Friday, September 18, 2009

Python - Back to Basics: Accessing Online Content

Many of the different scripts that I write in Python deal with accessing content online. I thought that it might be a good idea to go over some of the different methods Python provides, and give some examples of their every day uses.

Most of the functionality you may ever want to access online content can be found in one of two modules (and often you need to use both) : urllib and urllib2.

First situation: You want to download the content of some page, perhaps to scrape the page for information for later processing. You want the content to be stored in a single variable (a string) so that you can do some regular expression matching on it, or some other form of parsing. A few simple lines:


import urllib2

page_contents = urllib2.urlopen("http://www.google.com").read()

print page_contents


Notice how on the second line I have the ".read()" method call. If you leave this off, you will have just the socket file object, which you can later call ".read()" on to get the contents. I like to do it all in one line however. Once you do this, it is a regular string and you can do whatever you want to/with it.

Now, lets say that you don't want to just download the page contents - you want to download an actual file, like an image, video, Power Point Presentation, PDF or anything else. Also, just a few lines:


# Download the Python image from http://python.org
import urllib

# File will be called "Python-Logo.gif",and will be contained in the folder
# where the script was executed
urllib.urlretrieve("http://python.org/images/python-logo.gif", "Python-Logo.gif")

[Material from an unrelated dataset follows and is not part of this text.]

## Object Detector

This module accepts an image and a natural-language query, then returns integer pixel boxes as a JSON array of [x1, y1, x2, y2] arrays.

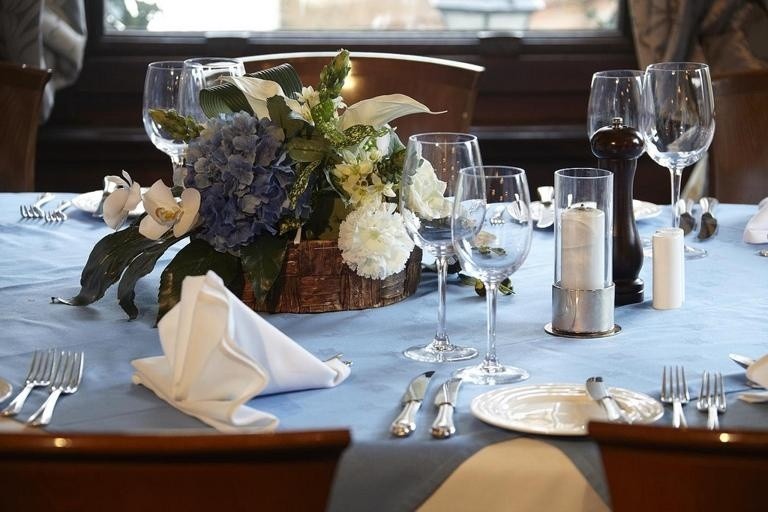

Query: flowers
[[50, 50, 514, 330]]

You can use the "urlretrive" method to download pretty much any file you want - you just need to know it's URL and what you want to call it when you download it. Keep in mind that if you don't specify anything but the name of the file, it will be downloaded to the folder where you run the script. You can put things like "C:\images\Python-Logo.gif" in there if you want it to go somewhere else.

Using what we have gone over in the first two example, we can write some useful scripts. W can get the page source, find all of the PDF files linked to on it, and download them all to a folder. I do this very thing for one of the classes that I am currently taking. Here is that script:


import urllib
import re
import os

# Specifiy where I want to download my files
download_folder = "C:\DropBox\My Dropbox\School\CS479\Slides\\"

# Download page contents
# Note: I am using urllib, not urllib2, but only because urlretrieve does not exist in urllib2
# Both have this method, and do pretty much the same thing (for this kind of usage, that is)
page_contents = urllib.urlopen("https://cswiki.cs.byu.edu/cs479/index.php/Lecture_slides").read()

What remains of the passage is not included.